Dans la troisième partie, la mondialisation en questions, figurent une contribution de Jean-Paul Fitoussi sur les prétendues contraintes de la mondialisation et l’aggravation des inégalités, un texte très riche d’Armand Mattelart sur la « globalisation » et la domination culturelles (l’échange inégal dans la communication-monde), ainsi que deux contributions collectives du club Merleau-Ponty, qui renvoient dos-à-dos deux idées reçues qui font la paire : « Hors de l’Europe, point de salut » et « Hors de la nation, point de salut ». Dénonçant l’identification sournoise de la république à la nation, elles posent la question cruciale de savoir « si un jour, la solidarité des classes dirigeantes dans l’usage de l’Europe comme instrument de leur domination suscitera des solidarités négatives chez les dominés, les poussera à se servir à leur tour de l’Europe comme instrument efficace de leurs luttes. »

Par-delà la diversité des auteurs et de leurs approches, cet ensemble trouve sa cohérence et son fil conducteur dans la critique du discours dominant, de sa rhétorique et de ses effets de langage. Rien d’étonnant donc à ce qu’une quatrième partie revienne sur la nécessité de changer de langage avec une belle étude de Philippe Corcuff, Éric Doidy et Domar Idrissi sur l’originalité du langage zapatiste, irréductible à une invention linguistique, dès lors qu’elle renvoie à l’expérience sociale fondamentale où elle est imbriquée. Cette expérience conduit à une réflexion critique sur le rapport entre l’écoute et la parole, et notamment sur la fonction de « porte-parole ».
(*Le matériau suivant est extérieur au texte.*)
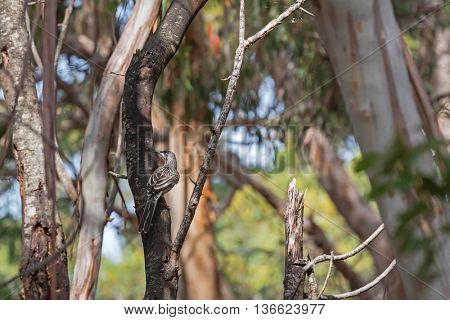 Selective focus of Red Wattle Bird, honeyeater, perching on tree at Flinders Chase National Park on Kangaroo Island, South Australia. (Anthochaera carunculata)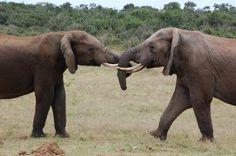Random by Christoff P. Vosloo, via Behance Elephant, Behance, Random, Pictures, Animals, Photos, Animales, Animaux, Elephants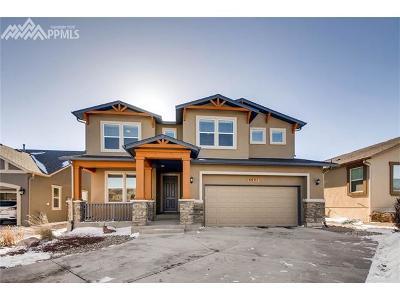 Colorado Springs Single Family Home For Sale: 5221 Kenosha Pass Court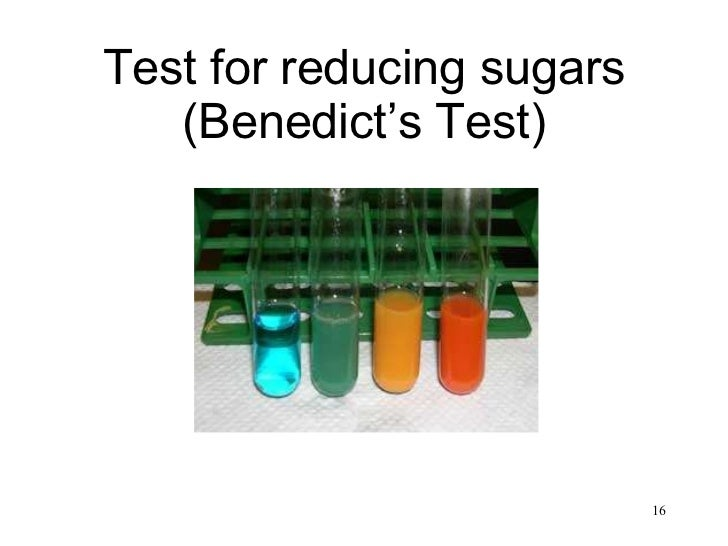 1 find amount reducing sugars and starch yelloe and green The glucose reduced and food grade starch stabilized particles remained   nanomaterials find applications in the areas of electronics, specialty  at  concentrations higher than 0012 mol l−1, the amount of starch  microwave- assisted green synthesis of silver nanoparticles using orange peel extract.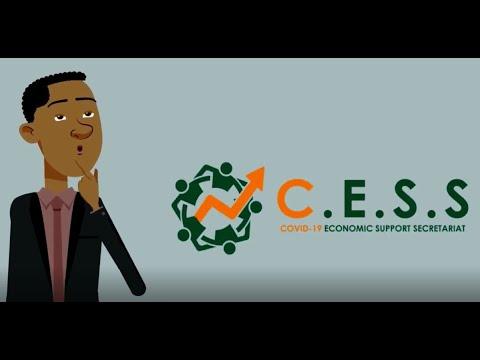 Income Support (Covid - 19 Economic Support Secretariat - CESS Grenada)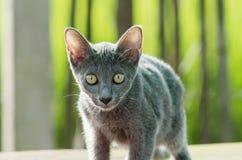 Gatto blu di Siames Fotografia Stock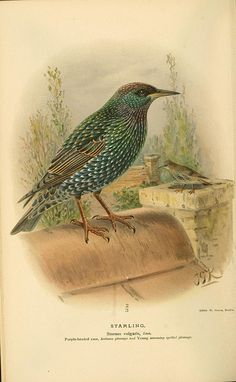 Starling, Coloured Figures of the Birds of the British Islands / issued by Lord Lilford, 1885-1897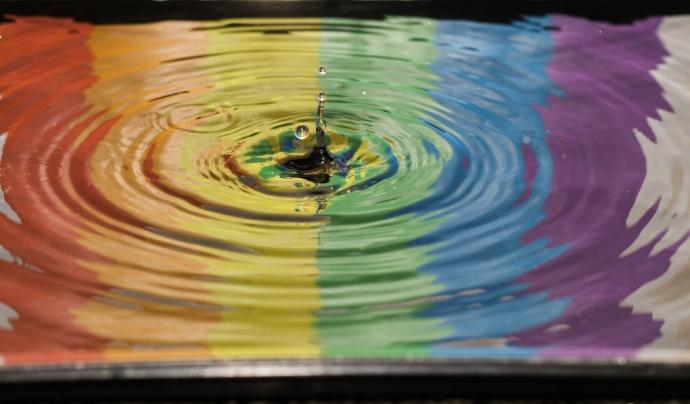 L'Observatori Contra l'Homofòbia ha registrat més de 400 incidències per LGTBI-fòbia des del 2014.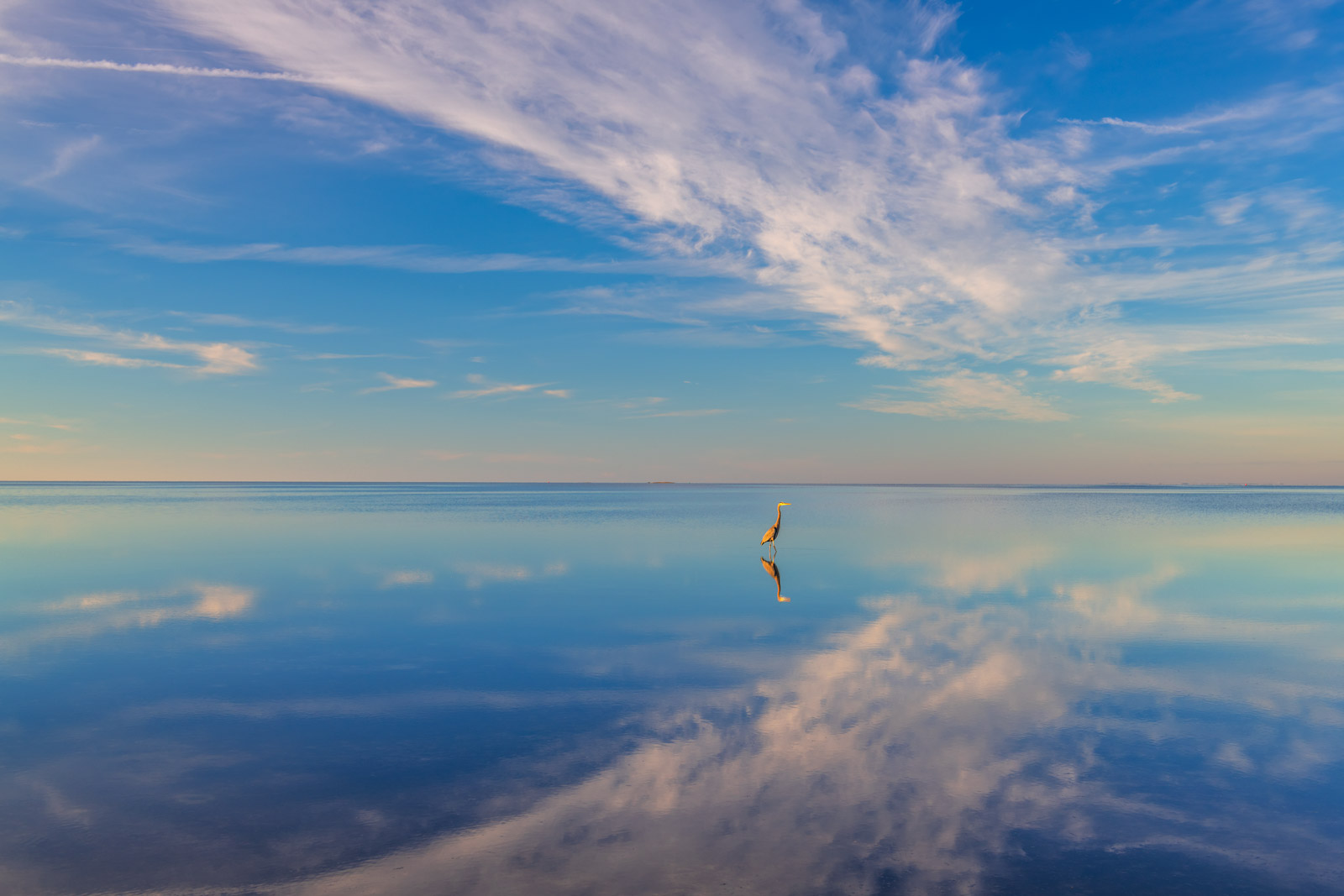 A Limited Edition, Fine Art photograph of an amazing reflection of morning clouds and a Great Blue Heron in the water on the...
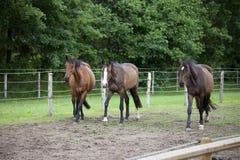 Drie Holsteiner-paarden Royalty-vrije Stock Foto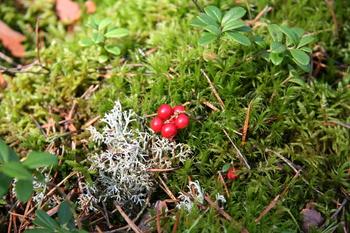 Leśne rośliny i grzyby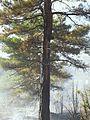 Caída de rayo en tronco provoca incendio forestal.jpg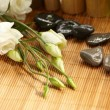 Stock Photo: Still-life, flower aroma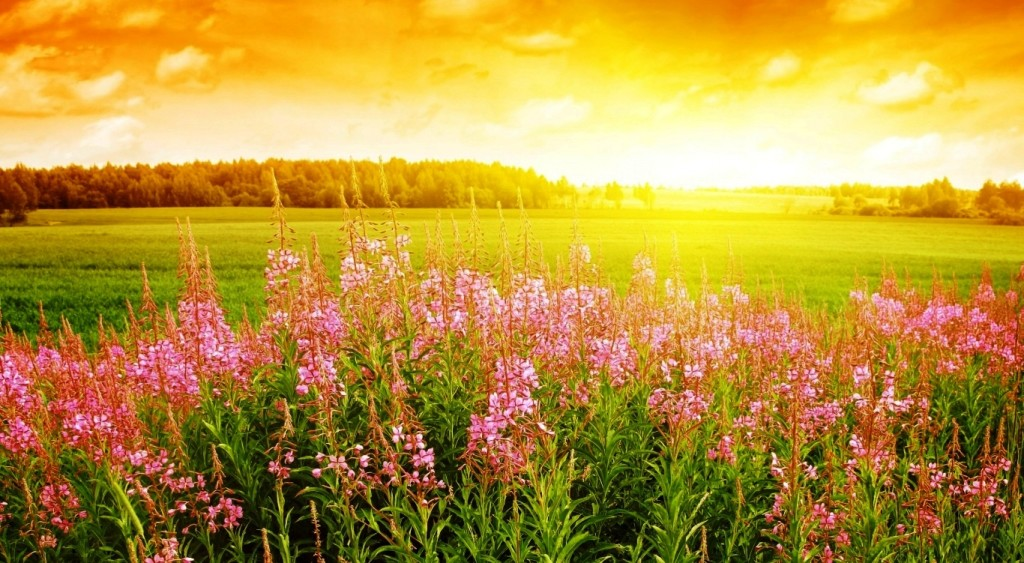 sunrise-picture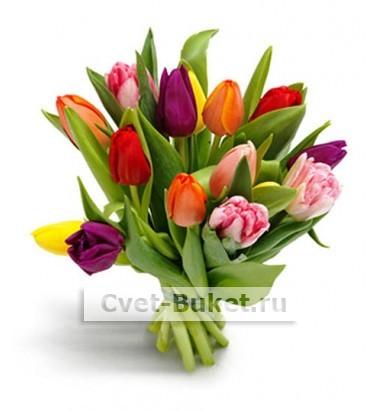 15 Тюльпанов разноцветные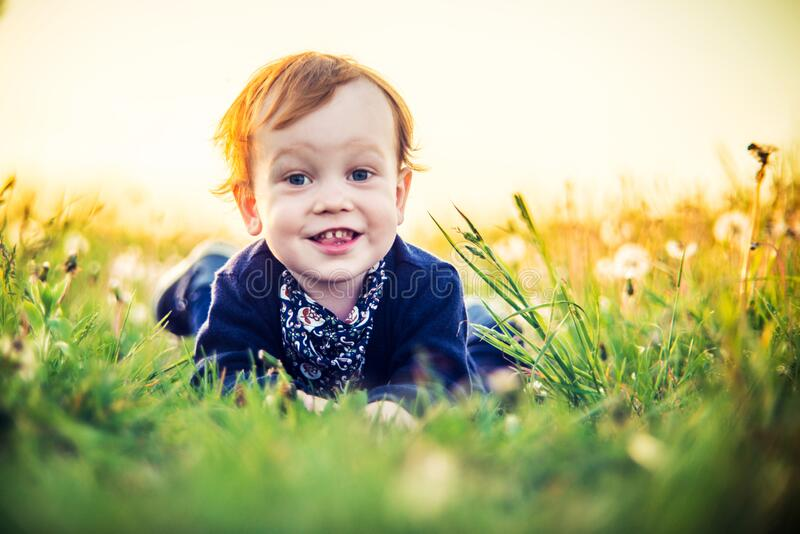 Very cute toddler smiling portrait in white dandelion meadow. Very cute toddler child boy portrait in white dandelion meadow while lying on, sunny sundown stock photo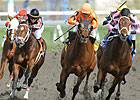 Hollywood Hit Sets Woodbine Mark in Vigil Win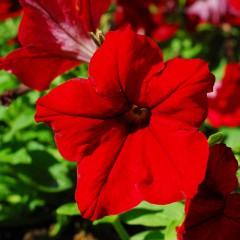 Petunia ogrodowa wielkokwiatowa czerwona-Petunia x hybrida grandiflora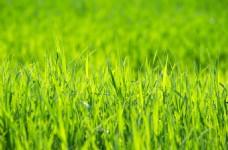 春天草地背景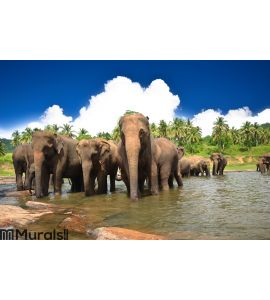 Elephants in the jungle Wall Mural Wall art Wall decor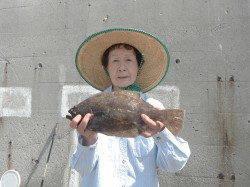 和歌山北港魚つり公園 ヒラメ35cmをキャッチ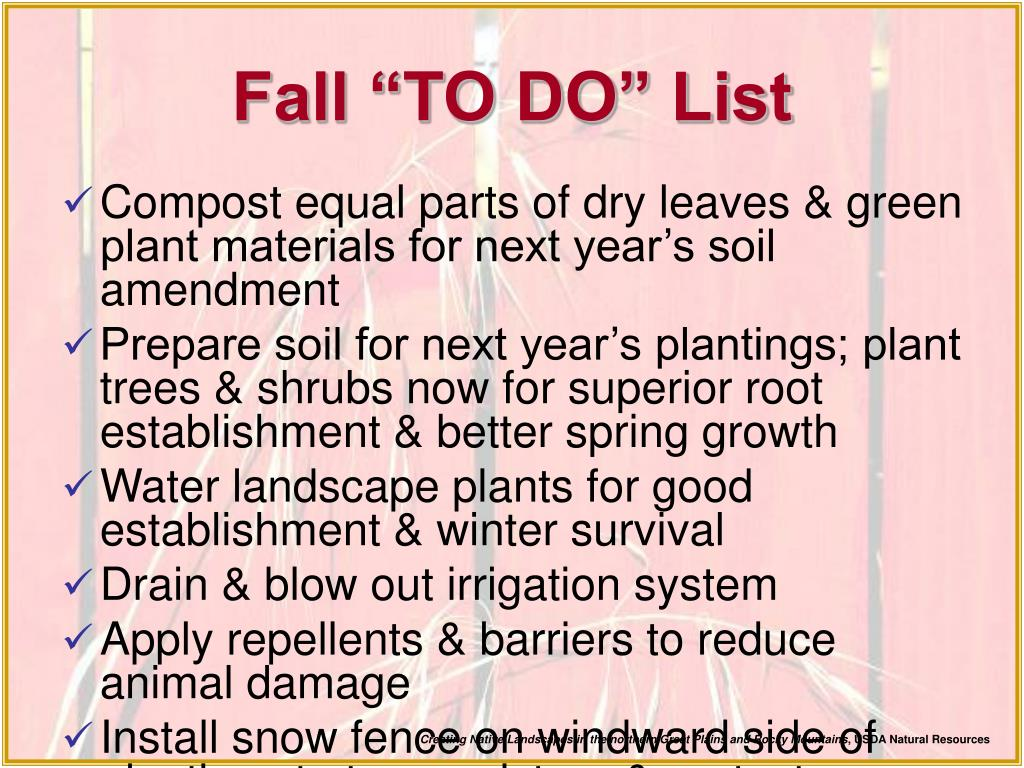 "Fall ""TO DO"" List"
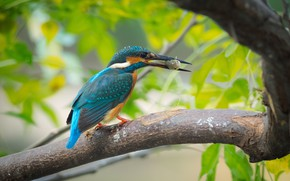 Picture tree, bird, branch, Kingfisher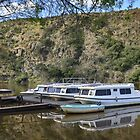 House boats ~ Breede River by Pieta Pieterse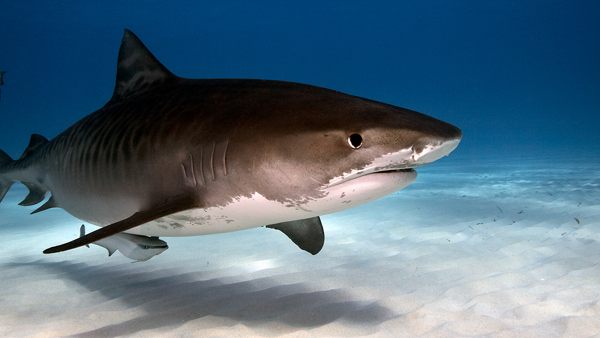 CREATURE FEATURE: Tiger Shark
La critique de l’idéologie libérale est souvent efficace. Elle développe quantité d’arguments précis et sérieux. Le livre n’a pas en revanche l’ambition de proposer une, ni même des alternatives, cohérentes. Cette limite est inhérente au choix initial du club. Certaines contributions esquissent cependant des réponses qui mériteraient en tant que telles une discussion approfondie. Ainsi, Robert Castel invoque-t-il l’urgence « d’inventer ou de réinventer un véritable réformisme de gauche » attaché aux régulations collectives comme contrepoids à la seule logique du marché ; mais la question est aujourd’hui posée de savoir quelle est la viabilité de ce fragile compromis. Ainsi encore, après avoir efficacement analysé la dynamique inégalitaire de la mondialisation marchande, Jean-Paul Fitoussi dénonce « une croissance économique aujourd’hui bridée par une logique de parts de marchés au terme de laquelle l’expansion des uns ne pourrait se faire qu’au détriment des autres », comme s’il s’agissait d’une perversion et non de la logique intrinsèque de la concurrence. Aux « dysfonctionnements de l’économie de marché », il oppose donc l’harmonie d’une « démocratie de marché ». Tout le problème est pourtant bien de savoir si la formule n’est pas contradictoire dans les termes, et s’il est possible de concilier la démocratie du suffrage universel (de l’égalité et de la citoyenneté) avec le suffrage censitaire du marché qui s’exprime dans la formule « un franc – un euro… –, une voix » !

Il y a là matière à ample discussion.
La Pensée confisquée apporte une riche matière pour l’engager.